### PASSAGE
# Rice anyone???



## FUM (Oct 17, 2009)

I'm hearing of some weird thing to put into your glass jars of MJ to keep away moisture. Potatoes??? Come-on.... Please, a small amount of (uncooked) RICE tied in cloth will draw up moisture in a jar. If your MJ is close to dry,this will insure that condensation won't build up in the jar and keep everything safe for winter storage. Peace.


----------



## Locked (Oct 17, 2009)

I use rice...hold the potatoes please....


----------



## Kupunakane (Oct 17, 2009)

Yo Ho FUM,

    Your right on the mark with this one. Kudos for good sense...
Rice can be a good friend, LOL

smoke in peace
KingKahuuna


----------



## FUM (Oct 17, 2009)

Thanks...Now go smoke one.


----------



## GeezerBudd (Oct 18, 2009)

Yep-No spuds man!
My wife puts rice in the salt shaker to keep it from clodding.

Gb


----------



## Hick (Oct 18, 2009)

### RECORD LIST
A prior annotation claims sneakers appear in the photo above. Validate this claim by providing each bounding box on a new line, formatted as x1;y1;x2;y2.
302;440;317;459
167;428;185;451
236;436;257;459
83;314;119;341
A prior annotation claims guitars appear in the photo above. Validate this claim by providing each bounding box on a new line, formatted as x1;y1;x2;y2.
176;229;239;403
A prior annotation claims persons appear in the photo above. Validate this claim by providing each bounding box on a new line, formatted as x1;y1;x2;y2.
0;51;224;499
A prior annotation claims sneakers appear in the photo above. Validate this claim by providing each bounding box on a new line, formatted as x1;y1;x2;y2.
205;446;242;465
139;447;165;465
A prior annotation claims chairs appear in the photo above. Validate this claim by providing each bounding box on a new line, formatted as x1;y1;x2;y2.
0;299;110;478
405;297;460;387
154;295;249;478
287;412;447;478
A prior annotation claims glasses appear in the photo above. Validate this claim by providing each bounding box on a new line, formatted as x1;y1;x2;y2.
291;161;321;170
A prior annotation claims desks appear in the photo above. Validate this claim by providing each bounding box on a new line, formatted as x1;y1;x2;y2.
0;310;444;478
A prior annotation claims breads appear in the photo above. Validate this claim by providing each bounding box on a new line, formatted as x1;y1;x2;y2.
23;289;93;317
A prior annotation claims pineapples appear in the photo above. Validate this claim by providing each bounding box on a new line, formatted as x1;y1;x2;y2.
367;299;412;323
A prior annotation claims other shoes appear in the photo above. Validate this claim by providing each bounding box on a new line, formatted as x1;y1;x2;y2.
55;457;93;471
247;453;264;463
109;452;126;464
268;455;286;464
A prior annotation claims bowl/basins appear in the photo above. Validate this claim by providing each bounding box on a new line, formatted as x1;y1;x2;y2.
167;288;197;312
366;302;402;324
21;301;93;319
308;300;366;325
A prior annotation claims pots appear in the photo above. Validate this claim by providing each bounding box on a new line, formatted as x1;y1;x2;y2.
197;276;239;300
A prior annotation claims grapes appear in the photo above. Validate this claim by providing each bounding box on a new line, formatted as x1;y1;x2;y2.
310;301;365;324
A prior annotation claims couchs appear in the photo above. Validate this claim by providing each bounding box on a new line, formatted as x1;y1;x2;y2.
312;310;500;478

### DIRECTION
Revise the rice thread from "I'm hearing of" to "the potatoes please....", and put "muslin" wherever "cloth" appears.

### PROBLEM SOLUTION
I'm hearing of some weird thing to put into your glass jars of MJ to keep away moisture. Potatoes??? Come-on.... Please, a small amount of (uncooked) RICE tied in muslin will draw up moisture in a jar. If your MJ is close to dry,this will insure that condensation won't build up in the jar and keep everything safe for winter storage. Peace.


----------



## Locked (Oct 17, 2009)

I use rice...hold the potatoes please....